Modern slavery was not like that: the very idea of the slave trade was itself degrading and horrendous. ‘It began on the morning of 8 August 1444 when the first cargo of 235 Africans, taken from what is now Senegal, was put ashore at the Portuguese port of Lagos. A rudimentary slave market was improvised on the docks and the confused and cowed Africans, reeling from weeks confined in the insalubrious holds of the tiny ships on which they had come, were herded into groups by age, sex and the state of their health.’11 No trading was allowed until Prince Henry ‘the Navigator’ had been notified and arrived at the quayside. As sponsor of the voyage, he was entitled to a fifth of the booty, in this case forty-six humans. This is how the traffic in ‘black gold’ (as slaves became known) began.

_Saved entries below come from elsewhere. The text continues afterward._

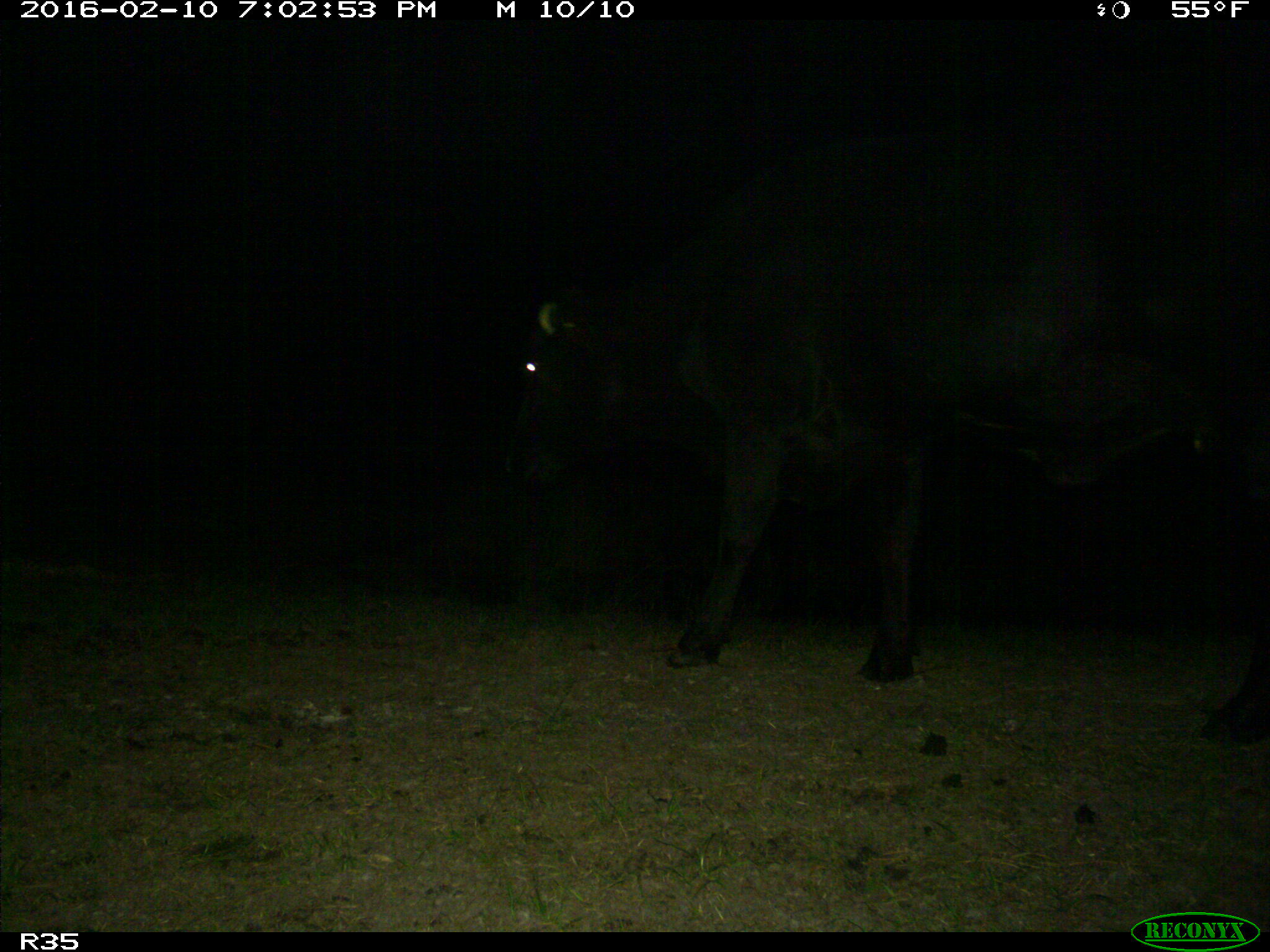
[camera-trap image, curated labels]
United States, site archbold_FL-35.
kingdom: Animalia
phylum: Chordata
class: Mammalia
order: Artiodactyla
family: Bovidae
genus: Bos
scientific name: Bos taurus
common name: domestic cow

While it was new to Europe, a slave trade had existed in Africa for hundreds of years. What changed now was the size of the demand. The European slave trade was driven by a new form of commercial enterprise – the sugar plantation. And Europe’s taste for sugar turned out to be such that, between 1492 and 1820, according to Anthony Pagden, ‘five or six times as many Africans went to America as did white Europeans’. This statistic, however well-known, still has the power to shock. It shaped the Americas and provided the United States with, arguably, its most intractable problem. One deep reason for this abiding American dilemma arose from the fact that modern slavery involved a new understanding of the relationship between master and slave.12 Neither Aristotle nor Cicero was ever comfortable with the idea of slavery. On occasion they tried to argue that slaves were a different ‘type’ of person, but they knew that was unconvincing when in many cases slaves had merely been on the losing side in a war. The main monotheisms took much the same view. Both the Old Testament and the Qurʾan authorise the taking of slaves, but only after a ‘just war’.13 The early Christians did not look favourably on the enslaving of other Christians but did not extend the same charity to non-Christians. In the early years of the trade, there were some attempts by Catholic clerics and jurists to claim that the wars deep inside Africa were ‘just’ but few took their arguments seriously and an advance of sorts was made in 1686 when the Holy Office condemned the slave trade. But, significantly, it did not condemn slavery itself.14

The Vatican’s view reflected what was for a time the general opinion – that the slave trade was more offensive than slavery itself – but protests continued to snowball and drew attention to the fact that, underneath it all, there was a paradox. It was held by many that Negroes were ‘an inferior type of people, little better than animals’, and as if to confirm this they were often given the names of pets – Fido, Jumper and so on. Yet this attitude was flatly contradicted by the fact that masters often required their slaves to undertake tasks that demanded a full mental equipment.15 No less dangerous was the possibility that female slaves would be found sexually attractive by their masters, producing mixed-blood offspring and a new type of social problem. So the new relationship was fraught with inconsistencies and tensions.